Juste avant mon départ pour Paris, le général de Gaulle prononça le 1er septembre 1966 son fameux discours de Phnom Penh, lors d’un voyage au Cambodge. Dans son allocution, le président français disait haut et fort qu’il fallait faire du Sud-Est asiatique une zone neutre (« non alignée », selon les termes du Général) et libre de toute influence étrangère. En d’autres termes, les États-Unis devaient se désengager immédiatement du Sud-Vietnam et laisser les Vietnamiens régler entre eux un conflit interne. Rétrospectivement, l’histoire a donné raison à de Gaulle. Mais sa déclaration ne fut pas du goût du gouvernement de Saigon, lequel, bien conscient que sans l’appui des troupes américaines il ne pouvait résister militairement à son voisin du nord, décida de rompre les relations diplomatiques avec Paris. Il était désormais interdit à tout ressortissant vietnamien de se rendre en France, a fortiori pour y poursuivre des études. Mes plans si soigneusement élaborés tombaient brusquement à l’eau !

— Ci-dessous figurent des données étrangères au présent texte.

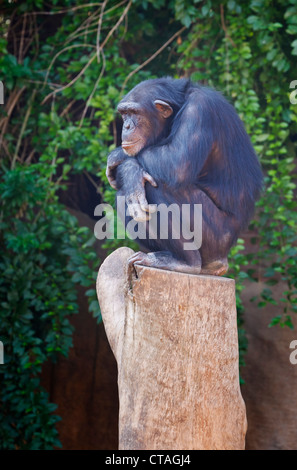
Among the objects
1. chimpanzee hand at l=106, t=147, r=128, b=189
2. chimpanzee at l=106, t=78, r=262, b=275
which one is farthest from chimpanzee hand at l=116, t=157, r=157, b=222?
chimpanzee hand at l=106, t=147, r=128, b=189

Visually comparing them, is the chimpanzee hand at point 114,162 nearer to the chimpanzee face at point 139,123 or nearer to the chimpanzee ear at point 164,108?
the chimpanzee face at point 139,123

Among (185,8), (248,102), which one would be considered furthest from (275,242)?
(185,8)

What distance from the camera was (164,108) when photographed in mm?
2502

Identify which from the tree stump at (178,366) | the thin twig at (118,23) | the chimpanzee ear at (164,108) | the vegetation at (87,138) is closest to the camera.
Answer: the tree stump at (178,366)

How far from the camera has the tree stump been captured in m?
2.06

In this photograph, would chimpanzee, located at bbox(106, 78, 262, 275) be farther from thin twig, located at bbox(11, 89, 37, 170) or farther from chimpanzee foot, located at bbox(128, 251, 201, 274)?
thin twig, located at bbox(11, 89, 37, 170)

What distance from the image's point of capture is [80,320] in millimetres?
4672

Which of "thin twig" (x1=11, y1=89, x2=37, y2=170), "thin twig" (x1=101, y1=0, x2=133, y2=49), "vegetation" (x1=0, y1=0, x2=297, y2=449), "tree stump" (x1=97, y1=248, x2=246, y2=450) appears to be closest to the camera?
"tree stump" (x1=97, y1=248, x2=246, y2=450)

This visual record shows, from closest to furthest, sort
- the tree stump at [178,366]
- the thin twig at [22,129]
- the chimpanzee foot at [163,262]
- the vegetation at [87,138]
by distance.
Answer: the tree stump at [178,366], the chimpanzee foot at [163,262], the vegetation at [87,138], the thin twig at [22,129]

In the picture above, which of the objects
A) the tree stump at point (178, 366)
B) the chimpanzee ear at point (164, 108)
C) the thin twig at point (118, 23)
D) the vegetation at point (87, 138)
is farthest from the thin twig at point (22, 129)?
the tree stump at point (178, 366)

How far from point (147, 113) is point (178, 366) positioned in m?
1.02

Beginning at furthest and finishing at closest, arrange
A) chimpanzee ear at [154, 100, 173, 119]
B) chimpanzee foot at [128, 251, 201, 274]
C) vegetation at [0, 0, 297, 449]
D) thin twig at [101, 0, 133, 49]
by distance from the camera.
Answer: thin twig at [101, 0, 133, 49], vegetation at [0, 0, 297, 449], chimpanzee ear at [154, 100, 173, 119], chimpanzee foot at [128, 251, 201, 274]

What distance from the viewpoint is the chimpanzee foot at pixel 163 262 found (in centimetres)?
229

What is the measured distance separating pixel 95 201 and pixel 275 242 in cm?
198
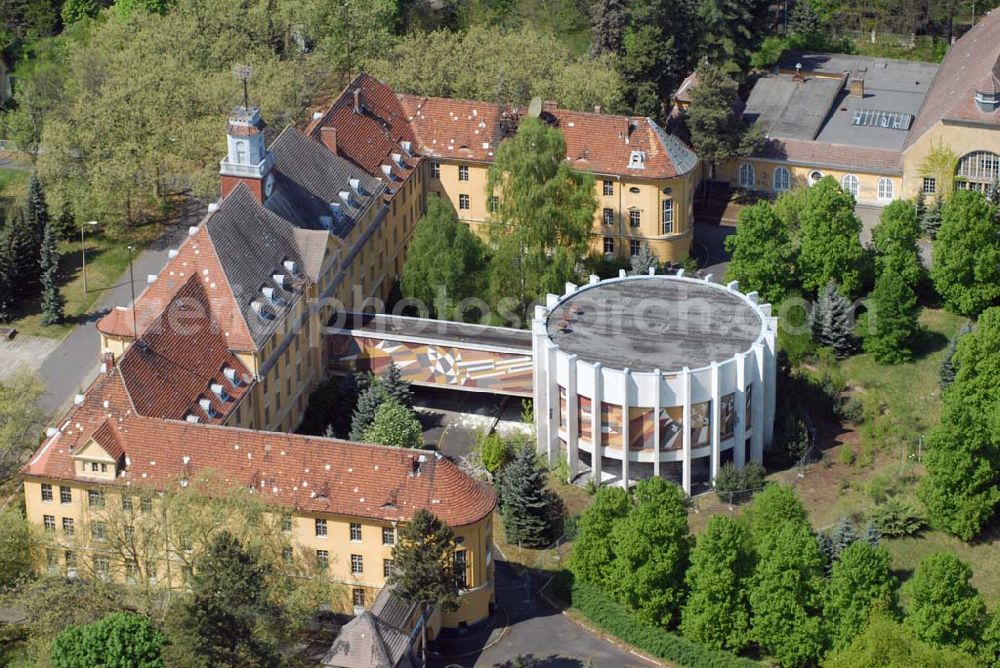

Il fallut vite trouver une solution de rechange. Une sage décision était d’aller étudier dans un pays francophone en attendant que les relations entre le Vietnam et la France s’améliorent et que la situation se débloque. Je choisis donc au dernier moment la Suisse romande, d’abord parce qu’à Lausanne existait une école d’ingénieurs réputée, l’École polytechnique de l’université de Lausanne (EPUL), ensuite parce que j’avais de la famille à Genève, un de mes oncles étant l’ambassadeur du Sud-Vietnam aux Nations-Unies. J’arrivai ainsi, fin septembre 1966, à Lausanne. C’était mon premier voyage à l’étranger. Outre le choc culturel, l’éloignement de la famille et le froid de l’hiver suisse, ce qui me frappa le plus dans ma nouvelle vie, ce fut l’indicible sentiment de sécurité que je ressentais dans mon nouvel environnement. Depuis ma naissance, j’avais toujours vécu dans une atmosphère de guerre. Je ne savais pas ce que pouvait signifier vivre dans un pays en paix. Pendant les premiers mois, cela me fit tout drôle de pouvoir me promener la nuit sans avoir peur de voir surgir à tout instant des commandos de soldats ou d’être arrêté par des batailles rangées sur la route. Je découvris peu à peu que l’obscurité pouvait ne pas être menaçante.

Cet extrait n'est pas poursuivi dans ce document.